How vLLM/SGLang Implements This
| Our Code | Real vLLM | Real SGLang |
|---|---|---|
InferenceWorker | EngineCoreProc (separate process) | Engine process |
LoadBalancer | DPRequestRouter | DataParallelController |
round_robin | Round-robin router | Configurable strategy |
least_pending | Load-aware routing | Cache-aware routing |
| Threading | Ray / multiprocessing | multiprocessing |
| N/A | DP coordination for spec decode | DP group NCCL |
Key details:
vLLM’s DP coordination: Even though DP replicas are independent, they need minimal coordination for speculative decoding. All DP ranks must agree on whether to run the drafter in a given step, otherwise collective operations inside the drafter (if using TP within each DP group) will deadlock.

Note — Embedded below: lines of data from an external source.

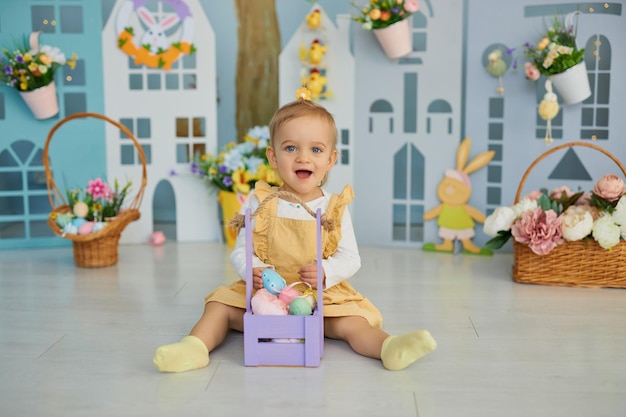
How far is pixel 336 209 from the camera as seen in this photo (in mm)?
2379

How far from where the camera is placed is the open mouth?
231 cm

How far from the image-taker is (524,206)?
10.0 ft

SGLang’s cache-aware routing: SGLang hashes the first few tokens of each request to determine which DP replica to route to. This ensures requests with the same prefix (e.g., same system prompt) hit the same replica, maximizing prefix cache hits. The hash is consistent — same tokens always route to the same replica.
The Implementation
The complete implementation is in 10_data_parallelism.py (~300 lines).
Inference Worker
class InferenceWorker:
def __init__(self, worker_id, model_name, device):
self.model = AutoModelForCausalLM.from_pretrained(
model_name
).to(device)
self.device = device
def generate(self, prompt, max_tokens=64):
# Standard autoregressive generation on self.device
...
Load Balancer
class LoadBalancer:
def __init__(self, workers, strategy="round_robin"):
self.workers = workers
self._rr_counter = 0
self._pending = {i: 0 for i in range(len(workers))}
def select_worker(self):
if self.strategy == "round_robin":
idx = self._rr_counter % len(self.workers)
self._rr_counter += 1
elif self.strategy == "least_pending":
idx = min(self._pending, key=self._pending.get)
self._pending[idx] += 1
return self.workers[idx]
Data-Parallel Engine
class DataParallelEngine:
def __init__(self, model_name, dp_degree):
self.workers = []
for i in range(dp_degree):
device = torch.device(f"cuda:{i}")
worker = InferenceWorker(i, model_name, device)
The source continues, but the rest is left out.